Sobre el daño que hace el video (y un ejemplo)

24.12.2018 19:27

Por Fausto J. Alfonso

 

La práctica de seleccionar obras teatrales por video, para que participen en fiestas, festivales o concursos, ya es un método de muy antigua data. Evidentemente, llegó para quedarse para siempre. Es algo tan absurdo como naturalizado, que se defeca en Benjamin y su teoría sobre lo aurático, y que sistemáticamente hace repensar a muchos su participación en aquellos eventos. Es una locura consentida por todos. Un atentado que nos implica y complica a todos. Una farsa. ¿Podríamos seleccionar una película para los Oscar, haciendo que los actores recreen en vivo una de sus escenas? A nadie se le ocurriría semejante disparate.

“Pero… ¿cómo hacés con 53 espectáculos?”, me decía un amigo, a propósito de la convocatoria para la próxima edición de la Fiesta Provincial del Teatro, a celebrarse del 22 al 27 de enero de 2019. La única opción, se me ocurre, sería un jurado que trabaje durante todo el año. Un jurado que vea teatro. Simplemente, en tren de ser justos con todos y cada uno de los participantes. Caso contrario, video por medio, se trata de una lotería. Lisa y llanamente. Salvo que el jurado convocado justo haya visto en vivo esas 53 obras. Para lo cual, no harían falta los videos.

Con esto, no se intenta desmerecer la labor del último jurado de preselección ni de sembrar dudas sobre su legitimidad ni sobre la legitimidad de su elección. La cuestión es el método. El jurado tuvo que lidiar con los 53 videos y tendrá sus buenos fundamentos acerca del porqué escogió las 12 obras que escogió. De hecho, cinco excelentes puestas de este año que se apaga, están en ese lote: Fragmentario, Los Invertidos, Dementes, Anagnórisis y Cachetazo de Campo. Y seguramente, el resto de las obras elegidas responden, al menos, a sus mejores versiones en video.

Pero, en este bingo teatral, así como el video hace daño, también puede hacer favores. Ciertamente involuntarios. Esos favores quedan finalmente en evidencia a la hora de la fiesta y la selección final, disparando comentarios acerca de la dudosa calidad de la preselección o frases más piadosas al estilo “¡cómo habrán sido las otras!”.

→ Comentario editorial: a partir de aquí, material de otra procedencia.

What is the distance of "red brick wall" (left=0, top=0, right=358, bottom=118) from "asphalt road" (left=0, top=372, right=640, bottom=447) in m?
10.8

Así, especulo con que obras como Entre alfileres, La farsa de los ausentes o De cómo moría y resucitaba Lázaro el Lazarillo no presentaron un video a la altura de las circunstancias; y que otros espectáculos que en escena no reunieron los méritos de aquéllos presentaron una seductora versión cinética.

No obstante, el caso que particularmente más me llama la atención (he aquí el ejemplo que anuncia el título de esta nota) es el de Cocinando con Elisa. Claramente, uno de los estrenos más importantes del año y, además, lejos, uno de los más logrados.

Se puede tomar el todo o desmenuzarlo parte por parte: como sea, los méritos están a la vista. Una escenografía funcional, sintética y creativa; un diseño lumínico preciso, que destaca los colores dominantes; apagones que son más que simples separadores; una recuperación lúcida y actualizada del espíritu del gran guignol; una campanilla inquietante que preanuncia escenas nada previsibles; un estilo de actuación con una técnica afinadísima, donde lo pantomímico alcanza niveles de gran complejidad (y velocidad) y donde los textos están dichos con hondura, humor y ferocidad; un timing envidiable entre las actrices y en el espectáculo todo; una puesta que aprovecha al máximo lo concreto y lo abstracto del espacio; en síntesis, una dirección general que no ha dejado librado nada al azar y que consigue una atmósfera sórdida e irónica, muy palpable. Y el texto. Sí, también el texto, con su costado anecdótico y su temática profundísima y lacerante. Una gema 2018 que tiene en Silvia del Castillo, Jimena Semiz y el gran Rafael Rodríguez a sus principales responsables.

Pero el video no perdona. Al contrario. Si puede profundizar las heridas, lo hace.